# One more Kick at the Can...



## wtac (Mar 17, 2006)

Colleague that I left most of my clients to has convinced me to help him on this project that has been approved with budgets and timelines.

So, out of retirement for a bit and have some fun...next is the fish room to draw up.


----------



## tom g (Jul 8, 2009)

*Awesome*

U are da bomb...following


----------



## notclear (Nov 5, 2011)

Are you back to Toronto?


----------



## wtac (Mar 17, 2006)

Yep...arrived June of last summer.

Still lLiving amongst boxes and renos. Quite trying with the monster in law living with us as I could have had most of the work done by now, but whatevs, not my monkey but it sure is messing up my circus


----------



## fish_luva (Nov 24, 2009)

ohhhh no... the monster in law... ouch..

tagging along as well... kinda getting back into the hobby myself 

best of luck on the build and the other situationll


----------



## wtac (Mar 17, 2006)

Computer is still packed and my office is a catch-all of boxes and schtuff.
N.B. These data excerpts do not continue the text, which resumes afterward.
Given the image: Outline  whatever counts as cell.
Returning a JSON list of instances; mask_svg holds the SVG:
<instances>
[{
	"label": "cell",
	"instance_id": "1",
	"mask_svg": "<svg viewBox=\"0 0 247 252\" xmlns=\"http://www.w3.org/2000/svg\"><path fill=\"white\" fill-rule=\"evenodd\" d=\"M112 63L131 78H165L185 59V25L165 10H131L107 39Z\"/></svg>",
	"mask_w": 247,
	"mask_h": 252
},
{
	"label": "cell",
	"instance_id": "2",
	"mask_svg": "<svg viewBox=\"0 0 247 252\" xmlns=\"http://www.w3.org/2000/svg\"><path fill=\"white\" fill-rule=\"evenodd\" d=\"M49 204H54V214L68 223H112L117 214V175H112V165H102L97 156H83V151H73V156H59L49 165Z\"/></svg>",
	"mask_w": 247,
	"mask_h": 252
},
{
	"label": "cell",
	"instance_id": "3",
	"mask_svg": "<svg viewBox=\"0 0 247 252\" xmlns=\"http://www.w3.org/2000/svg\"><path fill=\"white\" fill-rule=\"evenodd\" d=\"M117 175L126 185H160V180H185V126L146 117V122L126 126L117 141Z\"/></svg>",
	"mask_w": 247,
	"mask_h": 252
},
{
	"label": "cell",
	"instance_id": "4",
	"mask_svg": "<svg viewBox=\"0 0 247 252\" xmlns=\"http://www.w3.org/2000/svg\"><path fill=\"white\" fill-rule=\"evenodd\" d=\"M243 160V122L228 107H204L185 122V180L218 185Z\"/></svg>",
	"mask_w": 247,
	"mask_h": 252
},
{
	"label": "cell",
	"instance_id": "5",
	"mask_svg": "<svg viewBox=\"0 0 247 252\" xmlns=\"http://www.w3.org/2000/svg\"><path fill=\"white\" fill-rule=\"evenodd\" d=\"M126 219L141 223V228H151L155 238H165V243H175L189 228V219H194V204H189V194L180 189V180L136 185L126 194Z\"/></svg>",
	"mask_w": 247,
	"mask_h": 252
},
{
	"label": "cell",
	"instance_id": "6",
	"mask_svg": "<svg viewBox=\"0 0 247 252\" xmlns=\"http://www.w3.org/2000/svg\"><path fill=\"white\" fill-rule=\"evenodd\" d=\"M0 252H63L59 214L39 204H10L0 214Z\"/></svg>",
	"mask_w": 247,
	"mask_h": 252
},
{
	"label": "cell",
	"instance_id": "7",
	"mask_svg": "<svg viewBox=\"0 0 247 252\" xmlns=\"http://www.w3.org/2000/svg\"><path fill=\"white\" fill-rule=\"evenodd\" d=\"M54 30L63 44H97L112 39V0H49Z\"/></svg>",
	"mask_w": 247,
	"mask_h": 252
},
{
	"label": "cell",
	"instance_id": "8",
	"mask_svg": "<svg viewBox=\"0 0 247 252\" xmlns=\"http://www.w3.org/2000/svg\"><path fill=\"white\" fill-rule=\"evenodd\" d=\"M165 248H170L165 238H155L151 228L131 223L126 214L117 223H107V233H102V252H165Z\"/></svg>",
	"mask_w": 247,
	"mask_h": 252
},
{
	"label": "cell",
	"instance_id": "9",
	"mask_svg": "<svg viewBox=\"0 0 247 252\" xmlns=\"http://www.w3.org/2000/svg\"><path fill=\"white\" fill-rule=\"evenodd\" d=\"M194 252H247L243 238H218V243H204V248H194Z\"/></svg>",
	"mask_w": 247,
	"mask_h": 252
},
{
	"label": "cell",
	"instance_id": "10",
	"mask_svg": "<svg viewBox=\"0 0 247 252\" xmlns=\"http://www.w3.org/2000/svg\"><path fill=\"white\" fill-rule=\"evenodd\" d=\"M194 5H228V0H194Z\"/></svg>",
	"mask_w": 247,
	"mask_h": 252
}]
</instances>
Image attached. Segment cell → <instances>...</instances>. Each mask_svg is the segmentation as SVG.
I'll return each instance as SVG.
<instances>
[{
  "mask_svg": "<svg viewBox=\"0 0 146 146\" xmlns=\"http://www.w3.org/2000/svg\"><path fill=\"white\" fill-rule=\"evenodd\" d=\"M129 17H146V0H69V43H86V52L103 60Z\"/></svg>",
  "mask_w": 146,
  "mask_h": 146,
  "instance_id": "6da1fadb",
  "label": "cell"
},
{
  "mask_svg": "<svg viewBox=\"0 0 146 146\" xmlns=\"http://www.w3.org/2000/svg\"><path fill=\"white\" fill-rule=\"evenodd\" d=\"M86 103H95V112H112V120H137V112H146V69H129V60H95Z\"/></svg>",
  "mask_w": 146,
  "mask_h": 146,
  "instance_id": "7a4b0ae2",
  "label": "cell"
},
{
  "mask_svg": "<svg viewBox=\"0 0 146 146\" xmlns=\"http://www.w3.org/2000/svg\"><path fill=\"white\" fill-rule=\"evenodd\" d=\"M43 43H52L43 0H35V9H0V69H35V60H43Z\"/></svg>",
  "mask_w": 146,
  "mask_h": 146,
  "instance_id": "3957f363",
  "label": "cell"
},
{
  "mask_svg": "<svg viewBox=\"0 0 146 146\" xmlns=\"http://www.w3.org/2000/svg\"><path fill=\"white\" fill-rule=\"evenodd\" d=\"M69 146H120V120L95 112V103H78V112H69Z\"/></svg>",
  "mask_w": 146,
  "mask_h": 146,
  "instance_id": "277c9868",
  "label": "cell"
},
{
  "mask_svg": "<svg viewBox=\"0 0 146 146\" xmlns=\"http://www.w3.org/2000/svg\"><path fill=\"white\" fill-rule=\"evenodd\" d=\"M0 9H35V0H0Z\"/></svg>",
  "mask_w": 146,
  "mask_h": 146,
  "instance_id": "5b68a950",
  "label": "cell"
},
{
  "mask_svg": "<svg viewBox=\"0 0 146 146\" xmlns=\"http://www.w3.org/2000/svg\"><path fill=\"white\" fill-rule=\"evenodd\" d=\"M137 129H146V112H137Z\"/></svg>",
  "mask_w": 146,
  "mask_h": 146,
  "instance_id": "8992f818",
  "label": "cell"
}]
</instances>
So sketching it old school! 

Client understands and my colleague has a few more projects for me to do up some schematics...looks like I'll have to buy a powerful laptop to properly use CAD and SolidWorks and clone my old HDD.


----------



## Ciddian (Mar 15, 2006)

OOoooo!! Looking forward to seeing you do some projects!
I keep trying to convince my work to start manufacturing lighting systems for aquariums lol


----------



## wtac (Mar 17, 2006)

October 2020 when I got called for the seam failure.










New aquarium has arrived and now in storage. The facia has been removed and waiting to be dismantled.


----------



## wtac (Mar 17, 2006)

a 10ft, 1800lb aquarium shipped from the southern US uncrated, no skid and just plastic foam under shrink wrap...for the $10s of K it cost, not impressed and there are a multitude of issues...should have waited the 2 months to have Schuran build it and ship from Germany but it wasn't my call to make as I'm just the engineer/designer for the rebuild.


----------



## notclear (Nov 5, 2011)

That sure costs a lot to ship! Can't wait to see the progress.


----------



## wtac (Mar 17, 2006)

3x50+ and a 60y/o farts got this 2600lb monster from the garage to the stand.


----------



## wtac (Mar 17, 2006)

Fish room taking shape...waiting for industrial grade metered dosers to plumb into various reactors and pump to drive the MRC quad Beckett skimmer.


----------